El camino hacia el cementerio le resultaba conocido de la vez anterior. Cuando estaban junto a la tumba, el marido de Caroline se desmayó. Gustave estuvo viendo cómo bajaban el ataúd. De repente, se les atascó: habían cavado una fosa demasiado pequeña. Los sepultureros agarraron el ataúd y lo sacudieron a un lado y a otro, lo golpearon con una pala, trataron de meterlo usando unas barras de hierro a modo de palancas; y, a pesar de todo, no hubo modo. Por fin, uno de ellos apoyó el pie en el ataúd, y lo introdujo en la fosa por la fuerza.

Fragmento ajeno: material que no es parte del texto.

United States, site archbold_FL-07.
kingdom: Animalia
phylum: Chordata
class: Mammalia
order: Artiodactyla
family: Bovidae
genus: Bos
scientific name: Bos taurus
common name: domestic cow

Gustave encargó que le hicieran un busto con la mascarilla mortuoria; este busto presidió su estudio durante toda su vida; hasta el día de su propia muerte, ocurrida en esa misma casa el año 1880. Maupassant ayudó a preparar el cadáver. La sobrina de Flaubert pidió que se hiciera el tradicional vaciado de la mano del escritor. Pero al final fue imposible: el último ataque había dejado el puño tan cerrado que no pudieron abrir la mano.

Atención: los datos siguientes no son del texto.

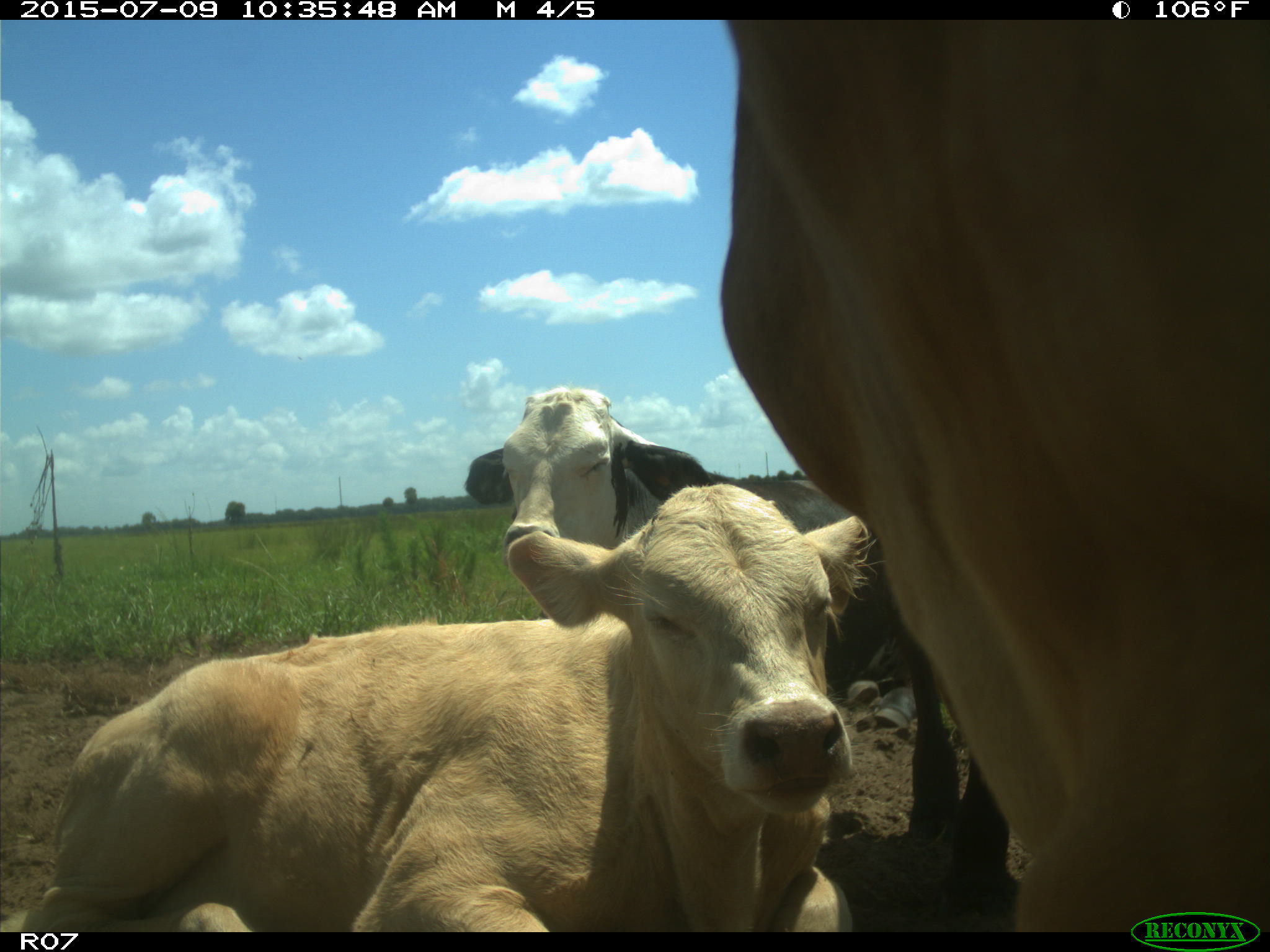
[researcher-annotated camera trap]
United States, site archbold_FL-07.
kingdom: Animalia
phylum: Chordata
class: Mammalia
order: Artiodactyla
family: Bovidae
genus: Bos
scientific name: Bos taurus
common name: domestic cow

Partió la procesión, primero camino de la iglesia de Canteleu, y luego al Cimetière Monumental, en donde el piquete de soldados disparó su ridícula glosa a la última línea de Madame Bovary. Fueron pronunciadas algunas palabras, y luego comenzaron a bajar el ataúd. Se atascó. En esta ocasión la anchura había sido bien calculada; pero los sepultureros se habían equivocado de longitud. Los hijos de los patanes forzaron en vano el ataúd; no podían meterlo a la fuerza ni volver a sacarlo tirando de él. Después de unos minutos embarazosos, las personas que habían acompañado el féretro empezaron a irse de allí poco a poco, dejando a Flaubert atascado en el hoyo, con la cabeza más baja que los pies.

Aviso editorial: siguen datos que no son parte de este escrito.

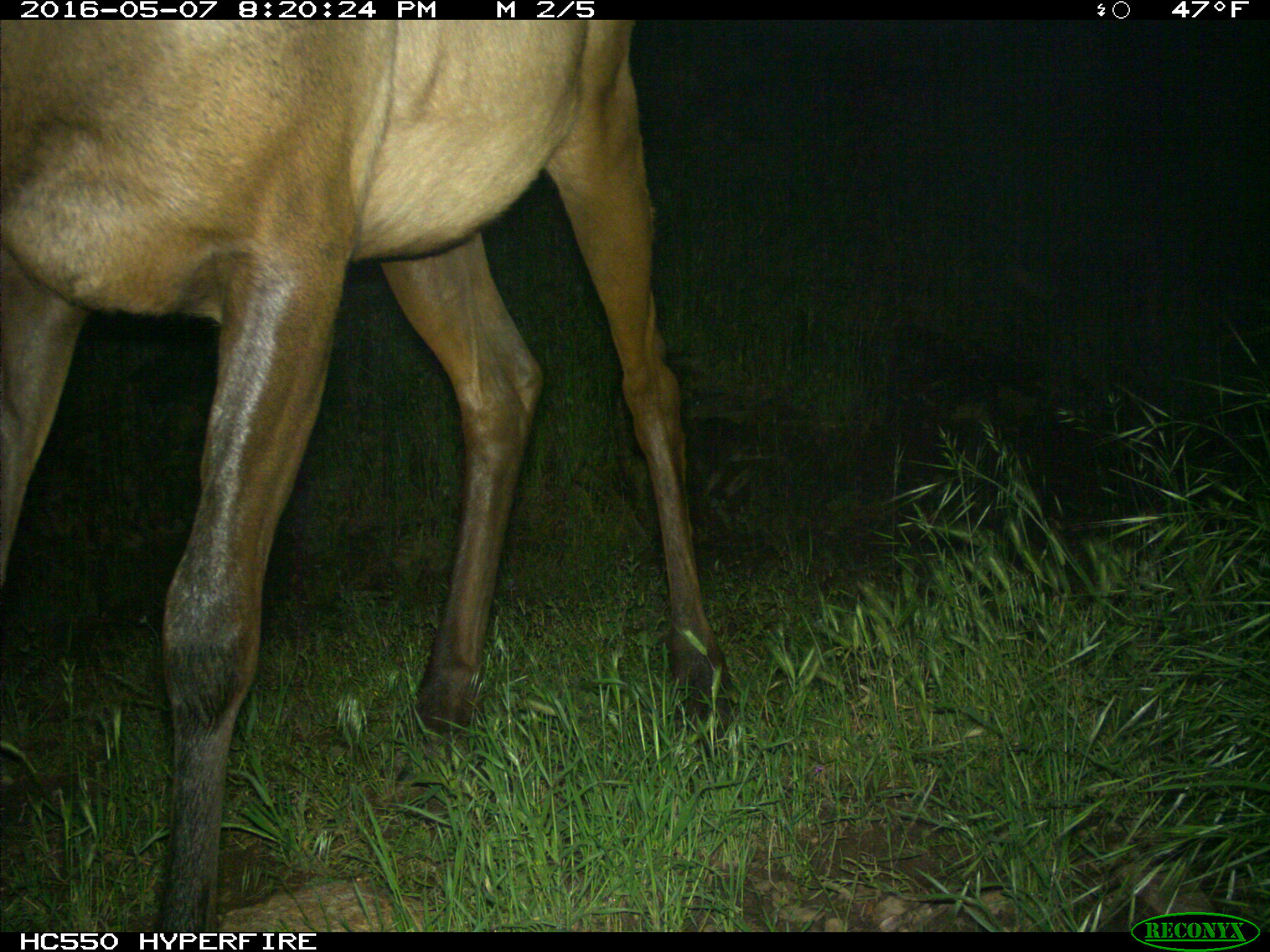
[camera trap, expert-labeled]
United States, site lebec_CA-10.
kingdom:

Los normandos son una raza famosa por su tacañería, y no hay duda de que sus sepultureros no son una excepción a esta regla; es posible que les duela hasta cada centímetro no estrictamente necesario de césped que se ven obligados a cavar, y parece que de 1846 a 1880 conservaron esta actitud a modo de tradición profesional. Es posible que Nabokov hubiera leído la correspondencia de Flaubert antes de escribir Lolita. Es posible que la admiración que H. M. Stanley sintió por la novela africana de Flaubert no resulte muy sorprendente. Es posible que lo que nosotros leemos como torpe coincidencia, como sedosa ironía o como atrevidas modernidades que se adelantaron a su tiempo, tuviesen un aspecto muy diferente en aquella época. Flaubert se llevó la tarjeta de visita de Monsieur Humbert de Rouen a las pirámides. ¿Pretendía con ello dejar con una sonrisa entre dientes, un anuncio de su propia sensibilidad; hacer una broma acerca de la imposibilidad de pulimentar la arenosa superficie del desierto; o quizá, sencillamente, tomarnos el pelo a nosotros?